Unfortunately these docs contain highly sensitive information and so publishing them outright is kinda out of the question - but for example the summary that is contained in a Phabricator issue before any incident reviews would be a (carefully redacted) copy and paste of the meat of the gdoc for tracking incidents, which will hopefully lead to more information being available than previously.

[...] but I think after an incident we should have to make a very good argument for keeping an incident task private.

To be clear, I don't in any way doubt the sincerity of your statement here, but I suppose I am just somewhat concerned about the possibility that this ideal might end up slipping somewhat in the (either near or further) future, and that many incident tasks might remain private when they don't have to be (not necessarily through it being anyone's active intention to keep them private, but e.g. potentially just because nobody has actually gone through them to review/make them public).

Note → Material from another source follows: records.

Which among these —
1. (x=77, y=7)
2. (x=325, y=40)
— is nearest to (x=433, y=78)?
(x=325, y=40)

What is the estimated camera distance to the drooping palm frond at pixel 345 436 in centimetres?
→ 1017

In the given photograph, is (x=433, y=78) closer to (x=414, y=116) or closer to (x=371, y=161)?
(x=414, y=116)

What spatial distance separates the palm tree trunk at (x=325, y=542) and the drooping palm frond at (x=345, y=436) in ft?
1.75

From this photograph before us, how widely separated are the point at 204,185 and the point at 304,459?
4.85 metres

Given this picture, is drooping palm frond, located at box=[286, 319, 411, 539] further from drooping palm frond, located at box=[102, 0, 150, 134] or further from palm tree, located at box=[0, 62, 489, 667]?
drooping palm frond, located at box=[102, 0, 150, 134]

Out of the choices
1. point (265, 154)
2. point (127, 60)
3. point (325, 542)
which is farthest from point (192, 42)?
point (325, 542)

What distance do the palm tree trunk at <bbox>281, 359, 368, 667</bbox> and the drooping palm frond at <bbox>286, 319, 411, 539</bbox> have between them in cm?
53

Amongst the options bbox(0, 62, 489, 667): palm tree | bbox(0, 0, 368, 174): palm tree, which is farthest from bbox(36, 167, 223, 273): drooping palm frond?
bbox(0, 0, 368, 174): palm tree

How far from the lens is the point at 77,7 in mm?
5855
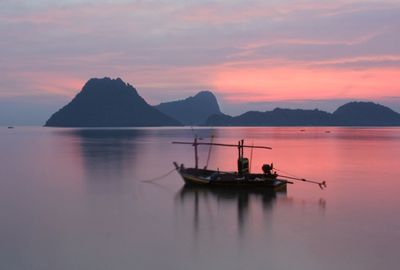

This is a fair concern. Historically incident follow-up has not been our strong suit outside of the incident review rituals. That said, all of these changes are a result of trying to formalise our incident response and to improve how we follow up on incidents so adding these steps to the post-incident checklist for the incident coordinator will hopefully avoiding this kind of thing slipping - visibility and content updates are now part of our post-incident checklist for incident coordinators. A visible facet of our changes is more consistently tracking our action items from incidents.

For the most part, the wikitech reports were written between 1 and 3 weeks after the incident happened as the output of a longer postmortem discussion. That of course has value of its own, but it wasn't really useful for tracking live incidents.

To be clear, at least personally, I think there is a lot of value in being public/transparent with these sorts of postmortem reports. While the task description of (now-public) T425693: "upload at ulsfo depooled due to tcp timeout" does contain some information on what caused that incident & how it was dealt with, it seems like it's more in the form of (somewhat low-level) bullet-points (as is understandable, given that I imagine it might've been typed up during/soon after the incident itself), rather than the sort of (IMO insightful) post-incident analysis that has previously been published as part of incident reports (e.g. what went well, what went poorly, where did we get lucky; etc.).

I totally agree - the Phab tasks for an incident should contain the content of the postmortem/review ritual if it happens. As mentioned though not all incidents get a postmortem. If it's decided that there aren't enough worthwhile takeaways or nuances to an incident the discussion just never happens - In the case of T425693, the responding engineers agreed that there wasn't enough to talk about in a ritual so there isn't more to add.